Da quel giorno, inoltre, l’utente medio ha preso coscienza del fatto che il suo rapporto con i media sarebbe cambiato. Le immagini provenienti dai cellulari presenti a Ground Zero e l’enorme partecipazione internazionale sui media online di tutto il mondo hanno improvvisamente accelerato l’evolversi di una nuova coscienza collettiva. Il Web si è rapidamente evoluto nella direzione di un maggior sentimento collaborativo, verso nuove modalità di partecipazione che hanno dato vita all’embrione del “Web 2.0”. All’11 settembre non si può offrire un merito ufficiale di paternità in tal senso perché la strada era già segnata, ma quelle ore sono state uno shock troppo forte per non smuovere le acque di chi commentava, caricava immagini e popolava i forum alla ricerca di aggiornamenti.

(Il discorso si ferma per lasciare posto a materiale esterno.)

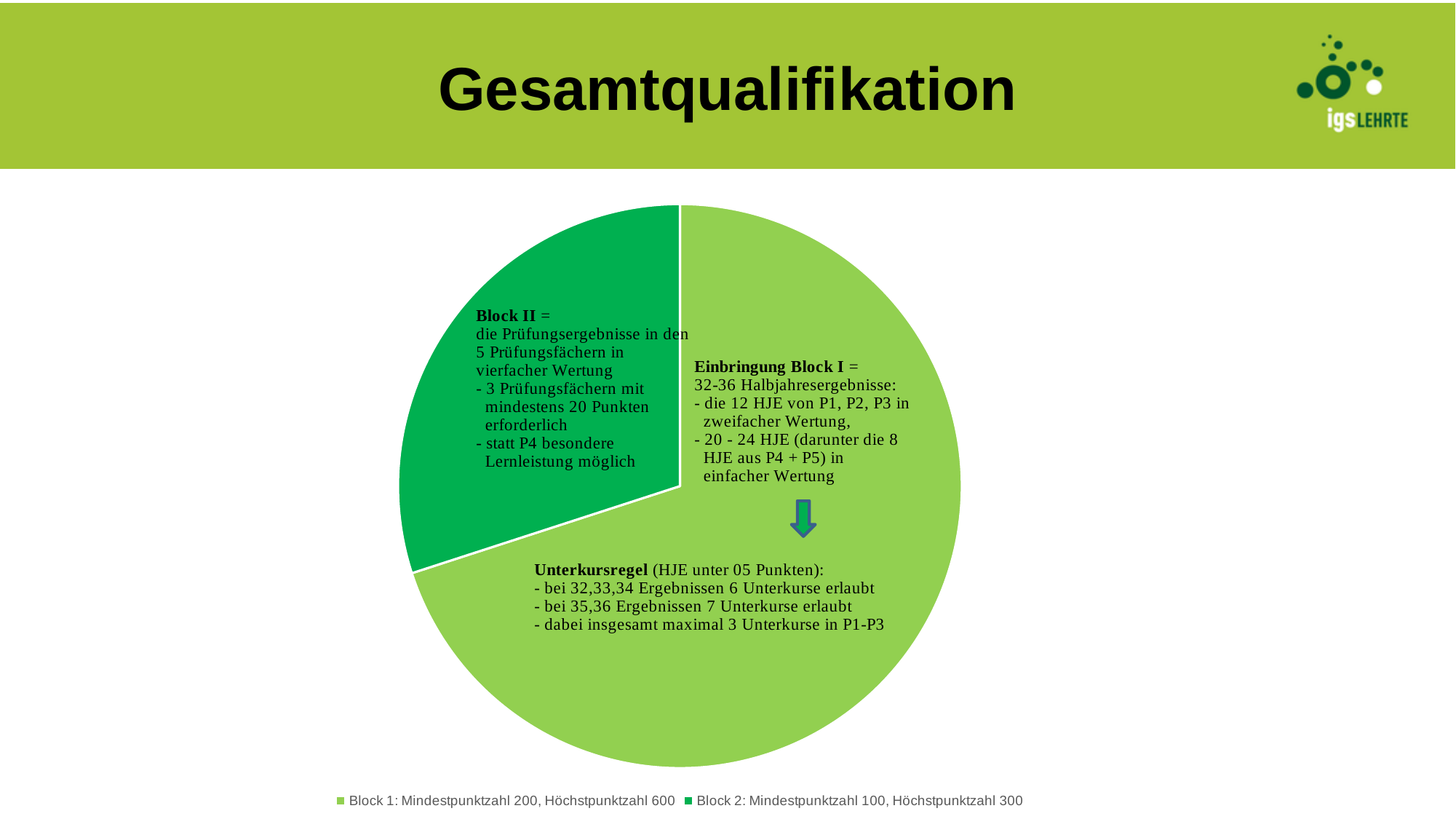
Which slice of the pie chart is the smallest? Block 2: Mindestpunktzahl 100, Höchstpunktzahl 300 What is the title of the slide containing the pie chart? Gesamtqualifikation How many entries does the legend of the pie chart list? 2 What kind of chart is shown on the slide? pie chart Does the Block 1 slice take up more or less than half of the pie chart? more Which slice of the pie chart is the largest? Block 1: Mindestpunktzahl 200, Höchstpunktzahl 600 How many slices does the pie chart have? 2 What colour is the Block 2 slice in the pie chart? dark green Which slice is larger in the pie chart, Block 1 or Block 2? Block 1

Quel giorno è cambiata l’informazione. L’immediatezza della Rete fece capire a tutti per la prima volta che la tv era sì preziosa, ma non era in grado di offrire tutte le risposte. Quel giorno ci si rese conto del potere che poteva avere una pagina Web, un instant messenger, un motore di ricerca. Quel giorno, quelle ore, hanno svegliato una necessità che già aveva una risposta: il Web aveva accolto la disperazione internazionale ed aveva offerto conforto ed informazioni. Forse è proprio quel giorno che inconsciamente è nato il bisogno di Facebook e Twitter: chissà che mole di interscambi avrebbero smosso, chissà quante condivisioni e quanti retweet avrebbero scandito le ore mentre le torri iniziavano a cedere.

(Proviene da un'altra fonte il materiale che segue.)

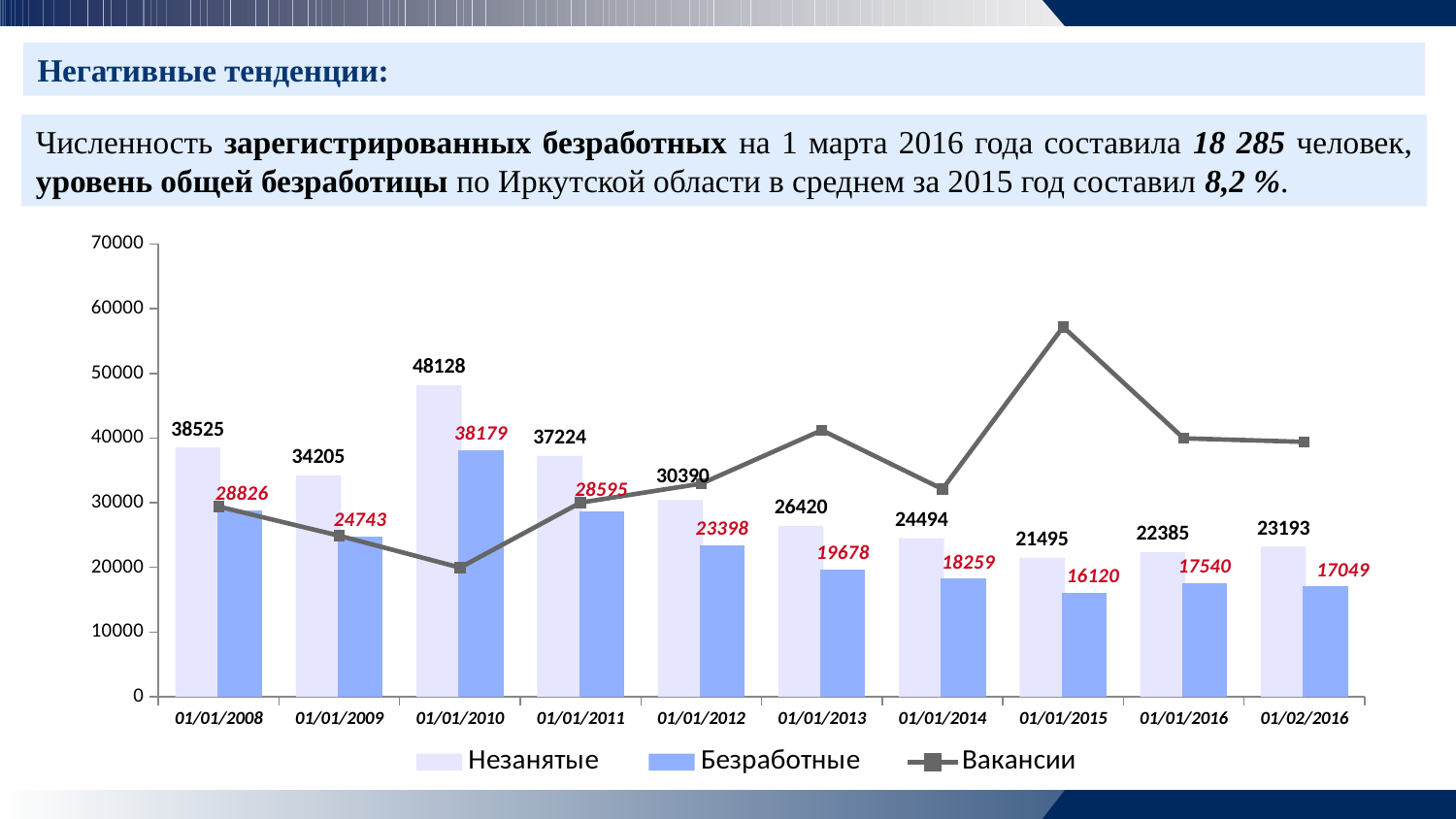
What is the difference between Незанятые and Безработные on 01/01/2008? 9699 On which date is the value of Безработные the lowest? 01/01/2015 What kind of chart is shown on the slide? bar and line chart What is the value of Незанятые on 01/01/2010? 48128 On which date is the value of Незанятые the highest? 01/01/2010 How many series does the legend list? 3 What is the value of Безработные on 01/01/2015? 16120 How many dates are shown on the x axis of the chart? 10 Is the value for Вакансии on 01/01/2010 greater or less than 30000? less Which date has the larger value of Безработные: 01/01/2016 or 01/02/2016? 01/01/2016 Do the values of Безработные rise or fall from 01/01/2010 to 01/01/2015? fall Is the value for Вакансии on 01/01/2015 greater or less than 50000? greater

Tutto ciò alla storia non passerà, forse. I bombardamenti, gli equilibri della geopolitica ed i personaggi sono normalmente temi troppo ingombranti per poter dare spazio ad altro. Ma la cultura è cambiata in parallelo a tutto il resto e, dieci anni più tardi, il mondo è un altro sotto ogni punto di vista.

Con le torri sono crollate certezze ed istituzioni, nazioni e vecchie architetture culturali. Oggi, depositatasi la polvere, è facile guardare a ritroso per vedere chi eravamo, chi siamo e come siamo cambiati. Ed è oltremodo chiaro il fatto che il nostro essere di oggi è figlio di quel che abbiamo vissuto allora.